The recreation process in Auto mode involves graceful pod termination and restart with updated resource specifications. This approach ensures that resource changes are applied consistently but may result in temporary service interruption for applications that cannot tolerate pod restarts. Organizations must carefully consider the impact of pod recreation on application availability and user experience.

VPA continuously analyses resource utilization patterns over time to generate recommendations. The system examines historical usage data and applies statistical analysis to determine appropriate resource requests that balance efficiency with reliability. The recommendation engine considers factors such as peak usage, average consumption, and usage variability to establish resource specifications that accommodate normal operational variations.

Resource Recommendation Engine

The VPA recommendation engine utilizes machine learning algorithms to analyze resource consumption patterns and generate appropriate resource specifications. The system examines CPU and memory usage over configurable time windows, typically ranging from several days to weeks, to identify trends and patterns in resource consumption.

CPU recommendations focus on ensuring adequate processing capacity while avoiding over-provisioning that wastes cluster resources. The recommendation engine considers factors such as CPU burst patterns, sustained usage levels, and application responsiveness requirements to establish appropriate CPU requests and limits.

Memory recommendations are particularly critical, as memory allocation directly impacts application performance and stability. The recommendation engine analyses memory usage patterns, including baseline consumption, peak usage, and growth trends, to establish memory specifications that prevent out-of-memory conditions while minimizing waste.

Resource Type	Recommendation Approach	Key Considerations	Impact on Performance
CPU Requests	Based on sustained usage patterns and burst requirements	Burst capacity, response time requirements, cost optimization	Affects scheduling and performance under load
CPU Limits	Considers peak usage and performance requirements	Prevents resource starvation, balances fairness	Can impact application responsiveness during peaks
Memory Requests	Analyses baseline consumption and growth trends	Startup requirements, caching behaviour, data processing	Critical for scheduling and avoiding OOM conditions
Memory Limits	Based on peak usage and safety margins	Prevents memory leaks from impacting other applications	Essential for cluster stability and resource isolation

Integration with Application Lifecycle

VPA integration with application lifecycle management requires careful consideration of application characteristics and operational requirements. Stateless applications generally adapt well to VPA, as pod recreation has minimal impact on service availability. Stateful applications may require more sophisticated approaches, such as coordinated pod replacement or integration with application-specific scaling mechanisms.

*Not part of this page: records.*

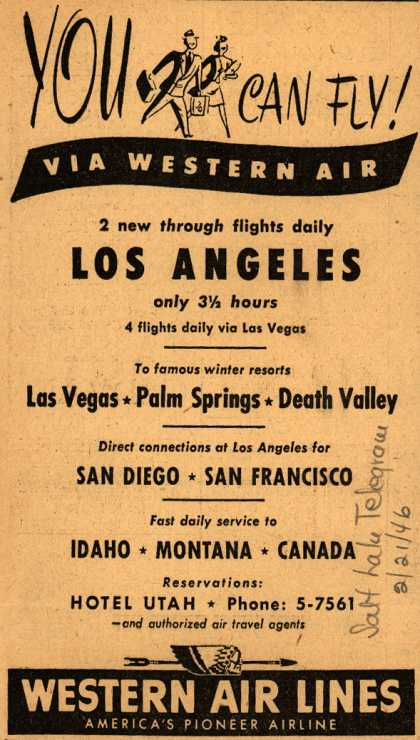 Western Air Line's various destinations – You Two Can Fly! Via Western Air (1946)
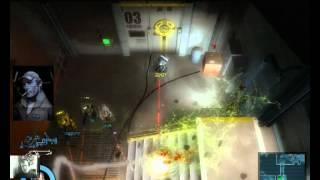 Alien Swarm - Valve - The FREE Muliplayer Games!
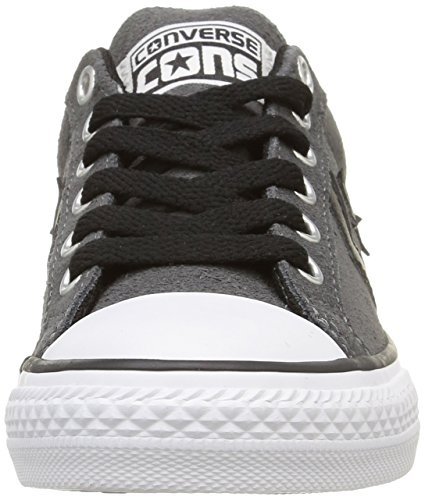 Sp Ox Lace gris – Converse Basse noir Sneaker Ev Bambini Unisex Grigio 6qwndH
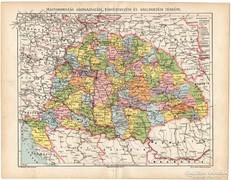 Magyarország közigazgatási, törv. és közl. térkép 1892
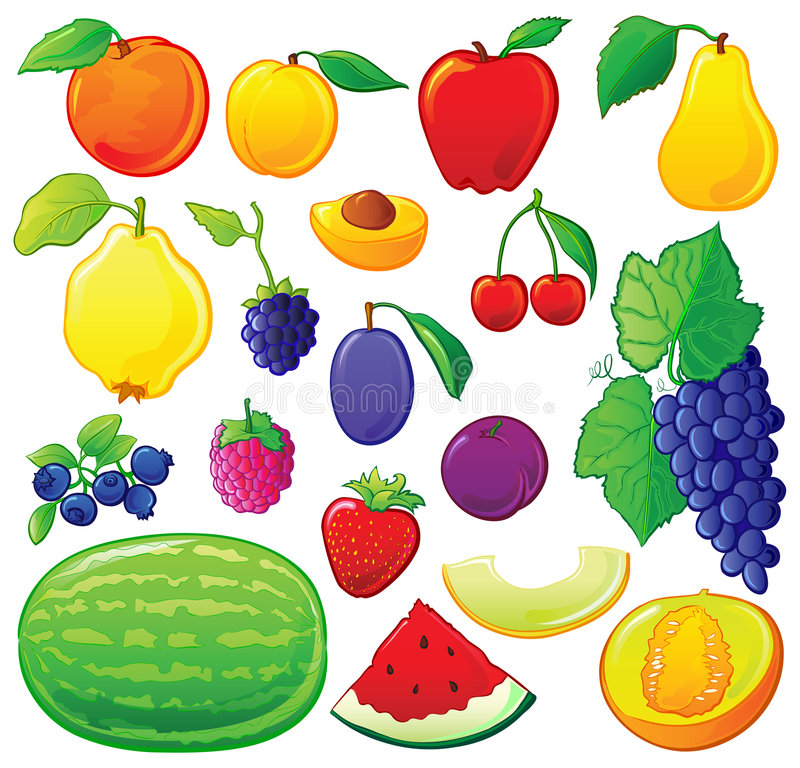 установленные планы плодоовощ цвета бесплатная иллюстрация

Applications with persistent state or long-running connections may experience service disruption during VPA-initiated pod recreation. Organizations should evaluate the trade-offs between resource optimization and service availability when implementing VPA for such applications. Alternative approaches include using VPA in recommendation mode only or implementing custom scaling logic that considers application state.

VPA works effectively in combination with HPA for applications that benefit from both horizontal and vertical scaling. This combined approach enables automatic adjustment of both pod count and individual pod resource allocation, providing comprehensive scaling capabilities that adapt to various load patterns and resource requirements.

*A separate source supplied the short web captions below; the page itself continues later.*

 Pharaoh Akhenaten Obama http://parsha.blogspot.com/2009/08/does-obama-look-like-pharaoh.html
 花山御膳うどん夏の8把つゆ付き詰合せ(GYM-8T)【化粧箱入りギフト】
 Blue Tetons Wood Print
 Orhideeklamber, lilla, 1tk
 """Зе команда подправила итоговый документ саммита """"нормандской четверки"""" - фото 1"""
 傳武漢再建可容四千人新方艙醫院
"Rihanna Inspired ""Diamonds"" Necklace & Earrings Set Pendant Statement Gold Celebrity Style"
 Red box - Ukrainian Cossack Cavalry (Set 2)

Monitoring and Observability

Effective VPA implementation requires comprehensive monitoring of resource utilization patterns and scaling events. Organizations should establish monitoring dashboards that track resource consumption trends, VPA recommendations, and the impact of resource changes on application performance. This visibility enables continuous optimization of VPA configuration and helps identify applications that benefit most from vertical scaling.

Resource utilization metrics should be collected at both the pod and application level to provide comprehensive visibility into scaling effectiveness. Key metrics include CPU and memory utilization before and after VPA adjustments, application performance indicators, and resource waste metrics that indicate over-provisioning.

VPA events and recommendations should be logged and analysed to understand scaling patterns and identify opportunities for optimization. Regular review of VPA recommendations helps ensure that resource specifications remain appropriate as application requirements evolve and traffic patterns change.

VPA Limitations on AKS

While VPA provides significant benefits for resource optimization, several limitations must be considered when implementing it on AKS clusters.

Pod Limit: Maximum of 1,000 pods per cluster can use VPA; plan carefully for large deployments.
Resource Availability: VPA may recommend resources beyond cluster capacity, causing scheduling issues; LimitRange and VPA max settings help but are static.
HPA Conflict: Avoid using VPA and HPA together if both scale on CPU/memory, as this can cause instability.
Short Data Retention: VPA Recommender keeps only 8 days of history, limiting accuracy for workloads with long-term or seasonal patterns.
JVM Workloads: VPA may be inaccurate for Java apps due to JVM memory management obscuring true usage.
Windows Container Support: VPA works only with Linux containers; Windows containers are not supported.
Custom Implementations: Only custom recommenders can supplement VPA; full custom or parallel VPA implementations are not supported.

Choosing Between HPA and VPA

Selecting the appropriate scaling strategy depends on application characteristics and operational requirements. Generally you want to avoid using both the HPA and VPA on the same workloads, so you should select the one that best fits your needs.

When to Use HPA

HPA is ideal for stateless applications that can efficiently distribute load across multiple instances, such as web servers, API gateways, and microservices. Applications with variable load patterns benefit from HPA’s ability to scale out during peaks and scale in during quiet periods, providing both performance and cost optimization.

HPA provides better fault tolerance since load is distributed across multiple instances, making it essential for high availability applications that cannot tolerate service interruptions.

When to Use VPA

VPA suits stateful applications or those with significant startup costs that maintain in-memory state or establish expensive connections. Applications with predictable, steady resource requirements benefit from VPA’s right-sizing capabilities, particularly those initially configured with conservative resource estimates.

VPA excels at optimizing resource utilization by eliminating over-provisioning, but requires pod recreation which can cause brief service interruptions.